Wir waren voriges Jahr in Feherto . Nette Leute, nette Gegend, doch mit den Fischen hats nicht so richtig geklappt. Fahre zwar dieses Jahr wieder hin, doch wird es eher ein Familienurlaub und kein Angelurlaub (die Angel kommt natürlich mit  :q ).

Diese Jahr haben wir Pèr, Pecser See und Velencei See ins Auge gefasst.

Wer von euch kann mir Infos über diese Gewässer geben?

Vielleicht kennt wer noch andere interessante Möglichkeiten in Ungarn (ausser Balaton)

Grüsse
Werner#h


----------



## Fischerfritz (28. Februar 2002)

Hallo Posengucker,
bin dieses Jahr erst in Spanien (Pfingsten an der Ebromündung) dann auch noch die letzten 2 Wochen im Aug. in Ungarn am dem Theisstausee (angeblich 125 qkm Wasserfläche)
bin allerdings auch das erste mal dort und kann dir leider keine Erfahrungsberichte liefern.
Allerdings hab ich so ein bisschen Internetforschung betrieben.
Ich denke das in Ungarn ganz schön was zu fangen gibt.
Vor allem bist du (ausgenommen am Ballaton) sicher nicht viel Kohle los !!

Fischerfritz


----------



## posengucker (1. März 2002)

Hallo fischerfritz!

Sind noch Folgen des Giftunfalls :c  auf der Theiss zu spüren?

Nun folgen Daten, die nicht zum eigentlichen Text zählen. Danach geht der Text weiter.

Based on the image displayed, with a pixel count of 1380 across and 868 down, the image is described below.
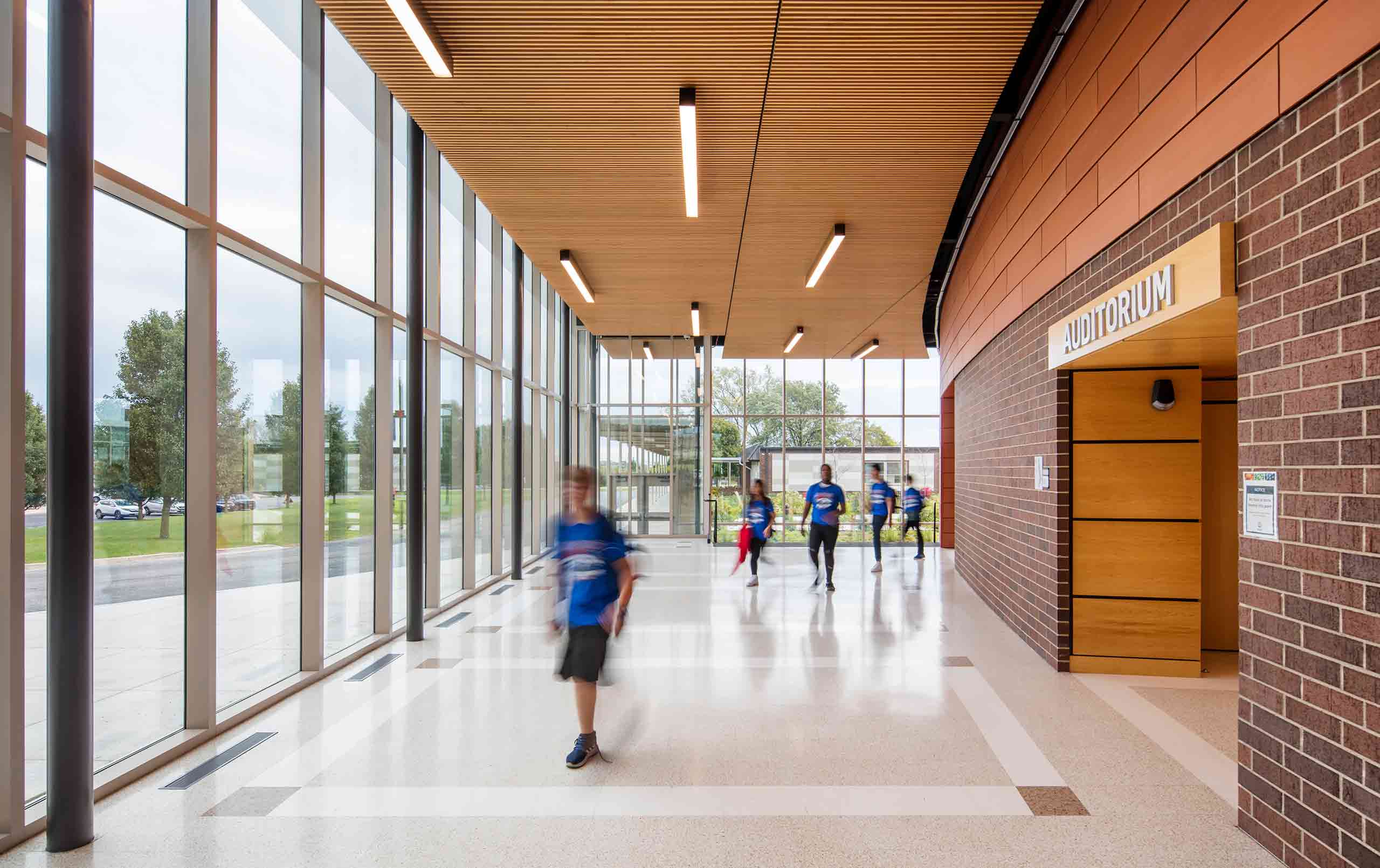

Bin die letzte Augustwoche am Balaton (Abrahamhegy). Wird Urlaub mit Freunden (Baden, Enduro-Fahren, Fischen). Bin gespannt, ob ich dem See was entlocken kann!

Grüsse
Pogu


----------



## Homer (1. März 2002)

Wieso nicht Ballaton? War die letzten drei Jahre da und habe gut Aal und Zander gefangen, bin nicht auf Hecht gewesen, sind aber genug drin. Ballaton ist eines der Fischreichsten Gewässer, was ich kenne. Wenn Du natürlich auf die südseite in die Nähe von Shiofog fährst, ist es da deutlich teurer.


----------



## Fischerfritz (1. März 2002)

Hi Posengucker,
nach einigen glaubhaften Berichten soll die Theiss so gut wie wieder im alten Zustand sein. Habe sogar einen verückten Bericht gelesen da schreiben die glatt das sich der Fluß durch den Giftunfall grundauf gereinigt hätte.
Auf jeden Fall soll`s wieder ne ware Freude #v sein dort Fische zu fangen.
Ich bin optimistisch und gehe voller Erwartungen  :z  mit meiner Fam. hin. :s 

schönen Gruß
Fischerfritz


----------



## Hunter (2. März 2002)

Hallo,

wer a sagt muss auch b sagen, also wer Ungarn sagt muss auch Baloton sagen!!!!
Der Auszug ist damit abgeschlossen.